The primary mechanism of apoptotic signaling after oxidative stress
ultimately involves activation of the effector enzyme, caspase-3 (1).
Subsequently, activated caspase-3 cleaves susceptible substrates, such
as PARP (36). Caspase-3 activity increased after 2.5 h of
treatment with 100 µM H2O2 and
began to plateau between 4.5 and 5.5 h after treatment (Fig.
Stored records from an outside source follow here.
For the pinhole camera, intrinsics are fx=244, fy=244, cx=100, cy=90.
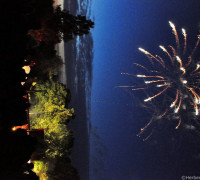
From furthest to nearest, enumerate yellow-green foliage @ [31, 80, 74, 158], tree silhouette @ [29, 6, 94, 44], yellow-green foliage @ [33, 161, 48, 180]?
yellow-green foliage @ [31, 80, 74, 158], yellow-green foliage @ [33, 161, 48, 180], tree silhouette @ [29, 6, 94, 44]

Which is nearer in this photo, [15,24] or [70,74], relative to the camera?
[15,24]

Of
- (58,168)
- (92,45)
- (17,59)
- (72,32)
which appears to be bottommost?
(58,168)

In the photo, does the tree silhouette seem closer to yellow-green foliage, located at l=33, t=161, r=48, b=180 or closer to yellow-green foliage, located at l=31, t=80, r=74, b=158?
yellow-green foliage, located at l=31, t=80, r=74, b=158

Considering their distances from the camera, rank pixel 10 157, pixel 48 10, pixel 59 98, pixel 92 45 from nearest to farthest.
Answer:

2A). The activation of PARP
(37), which may follow oxidative stress and DNA damage, can lead to
depletion of cellular NAD+ and ATP, an effect that can be
avoided by the use of PARP inhibitors, such as 3AB (38, 39). Therefore,
in addition to samples treated with 100 µM
H2O2 alone, in-parallel
H2O2-treated samples PARP was inhibited by
pretreatment with 100 µM 3AB. Similar rates and magnitudes of caspase-3 activation were obtained after treatment with
100 µM H2O2 with or without
inhibition of PARP (Fig. 2A). The effects of
H2O2-induced caspase-3 activation were
reflected in measurements of the proteolysis of PARP, which is mediated by caspase-3 and results in the production of a stable 85-kDa product
cleaved from the 116-kDa intact PARP. Treatment with 50-200 µM H2O2 caused a
concentration-dependent increase in PARP proteolysis (Fig.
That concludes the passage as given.